- Cientistas dizem que, se o aquecimento global continuar, podem ocorrer pontos de inflexão climáticos que levem a uma trajetória irreversível de “terra em estufa”.
- Em torno de 1,3°C de aquecimento, eventos climáticos extremos já afetam vidas e meios de subsistência em todo o mundo.
- A 3–4°C, a economia e a sociedade podem deixar de funcionar como conhecemos; a “terra em estufa” seria ainda mais severa.
- O estudo, publicado na revista One Earth, reúne evidências sobre 16 elementos de destabilização, como as calotas de Groenlândia e Antártica, gelo de montanha, permafrost, Amazônia e a circulação meridional de detritos oceânicos.
- Pesquisadores apontam que já há sinais de que alguns pontos de inflexão estão próximos, e que compromissos atuais de redução de emissões são insuficientes.
O mundo estaria mais próximo do que se temia de um “ponto de não retorno” para o aquecimento global, alertam cientistas. O aquecimento contínuo pode acionar uma sequência de pontos de inflexão e feedbacks que levariam a um clima de “hothouse” muito mais violento do que o previsto. Atingir esse estágio tornaria nossa realidade climática bem diferente dos 11 mil anos de estabilidade recente.

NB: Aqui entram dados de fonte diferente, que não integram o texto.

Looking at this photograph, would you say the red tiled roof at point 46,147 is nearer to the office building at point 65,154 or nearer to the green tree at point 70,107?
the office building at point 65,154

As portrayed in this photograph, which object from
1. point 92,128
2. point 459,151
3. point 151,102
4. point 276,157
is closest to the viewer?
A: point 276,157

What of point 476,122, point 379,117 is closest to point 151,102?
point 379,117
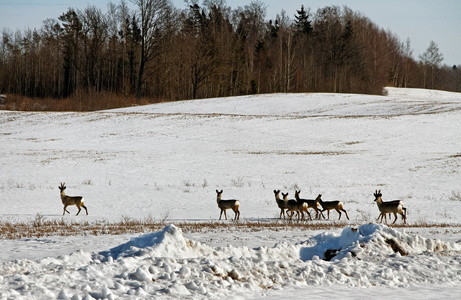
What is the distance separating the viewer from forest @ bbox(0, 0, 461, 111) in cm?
7450

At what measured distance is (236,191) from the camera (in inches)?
902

Segundo a equipe, já em 1,3°C de aquecimento global observados, eventos climáticos extremos já causam mortes e destroem meios de subsistência. Em 3–4°C, economias e sociedades estariam sob pressão extrema; em um cenário de hothouse, os impactos seriam ainda mais intensos.
A pesquisa ressalta que a população e os governos permanecem em grande parte desinformados sobre o risco de atravessar o ponto de retorno. Embora a redução rápida de combustíveis fósseis seja desafiadora, os autores afirmam que reverter a trajetória após iniciar o caminho para um clima extremo pode tornar-se impossível.
O estudo e quem assina
O aval é de um grupo de pesquisadores que inclui Christopher Wolf, da Terrestrial Ecosystems Research Associates, nos EUA, junto a Johan Rockström, do Potsdam Institute, e Hans Joachim Schellnhuber, do IIASA. A síntese foi publicada na revista One Earth e reúne dados sobre feedbacks climáticos e 16 elementos de tipping points.
As evidências indicam que pontos de ruptura podem já estar se acionando na Groenlândia e na Antártica Ocidental, com outros componentes, como o permafrost, geleiras de montanha e a Amazônia, aparentando estar próximos de tendências de destabilização. As equipes destacam que o Amoc, a Circulação Meridional do Atlântico, já mostra sinais de fragilidade, elevando o risco de efeitos em cadeia.
Profissionais ouvidos pelo estudo ressaltam que, mesmo sem um desfecho definitivo, os compromissos atuais de ação climática não são suficientes para evitar trajetórias mais perigosas. A comunicação entre ciência e policymakers é apontada como crucial para reduzir vulnerabilidades humanas ante cenários de grande risco.